To us, it is important that Adult and Community Education is properly resourced and funded because that is a community-led response. New Zealand First believes the priority is to remove the stigma from any adult who needs literacy and numeracy.

This also demands the kind of investment we see in driver safety commercials because we must get cut through to adults that help is available.

We should not become obsessed with NCEA levels because this is about skills and building confidence. When it comes to adults, the traditional approach is a turn off, hence the community and voluntary sector have a big role to play.

We will further review where funding and responsibility is best placed. Clearly the TEC is qualifications focused while the Ministry of Education is associated with school where adults may not have had the best experience. Meanwhile WINZ and CYF’s may pick up needs directly as will employers. Which part of government is best? We need your guidance on that.

It also demands a whole of government approach centred on New Zealand First’s Community Wage Scheme as part of our New Kiwi Deal.

It is our belief that people ought to be in training or work. A Community Wage Scheme provides the ideal way to pick up a lack of literacy and numeracy and break that negative cycle.

Arbitrarily cutting off education funding based upon age is both inappropriate and destructive – especially to basic numeracy and literacy for life. Funding these is not just a basic human need but vital to bring one million Kiwis fully into the workforce and society.

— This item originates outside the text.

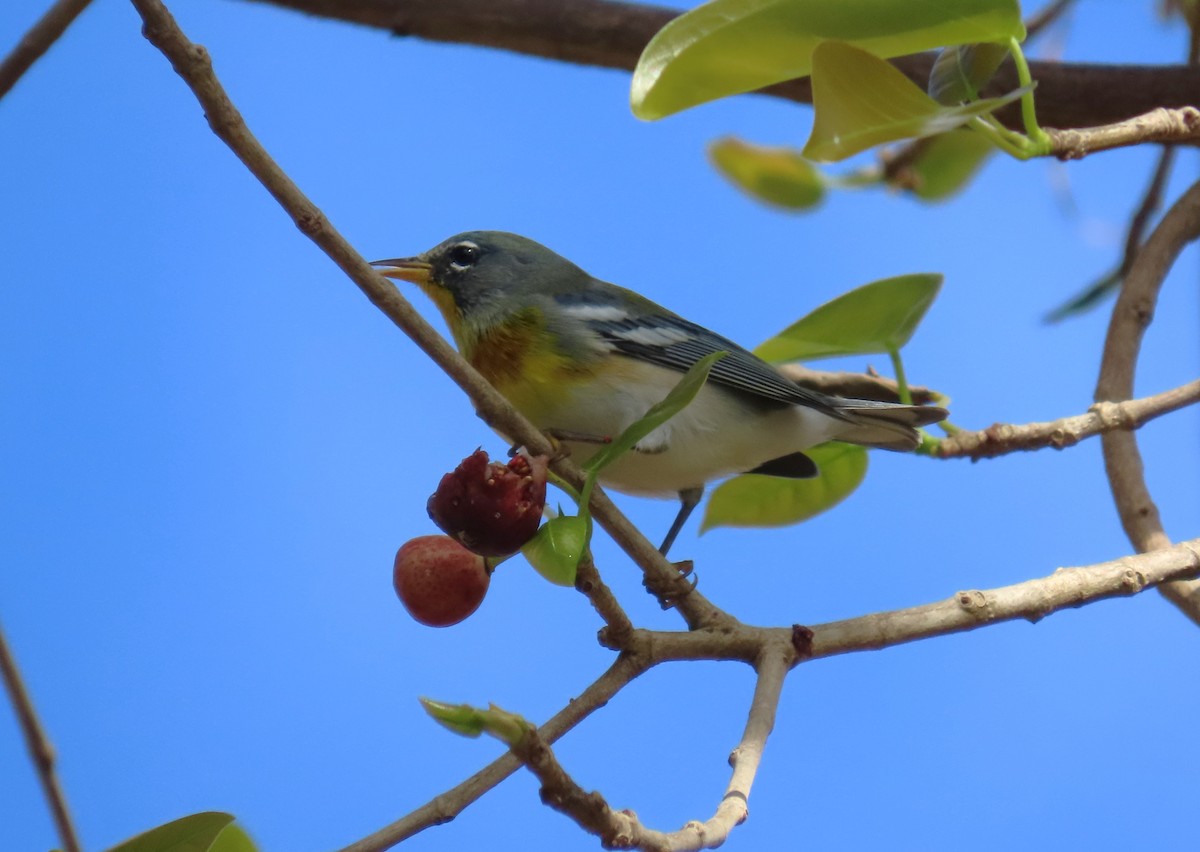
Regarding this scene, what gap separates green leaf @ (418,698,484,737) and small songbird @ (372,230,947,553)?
1253mm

As such, we would remove the five-year cap on ESOL support for students inside mainstream schools and continue to support these students until they have reached the level of literacy that allows them to fully participate in New Zealand Society.

Another feature of New Zealand First policy is to put you in the ambulance at the top of the cliff. We would screen and resource adult service provision to the Department of Corrections as well as in schools, to proactively identify and work with dyslexia, auditory processing disorder, vision, dyspraxia and autism.

We believe that it is likely that many of the adults requiring literacy support today may be suffering from one of these unidentified challenges. It will have coloured their self-belief and their experience in mainstream schooling. It is imperative to pick it up early at school and equally important, resolve it quickly.

With an appropriate diagnosis, and literacy and numeracy courses, can be tailored to best suit these students. Albert Einstein as well as Sir Richard Branson suffered from dyslexia, so we are robbing ourselves of immense potential by not acting.

In conclusion

New Zealand First wishes to work with your sector on policy solutions and to encourage New Zealanders who require this support, to step forward and seek assistance. We must collectively remove the stigma of low literacy that holds people back from asking for help.

What we wish you to know is that our political party values the work you do and will make the investment, given we know the economic and social costs of not acting.

Adult illiteracy costs us, just as greater adult literacy enriches us.

New Zealand First is committed to a richer New Zealand, and we recognise the role adult literacy and numeracy will play in our economic and social development.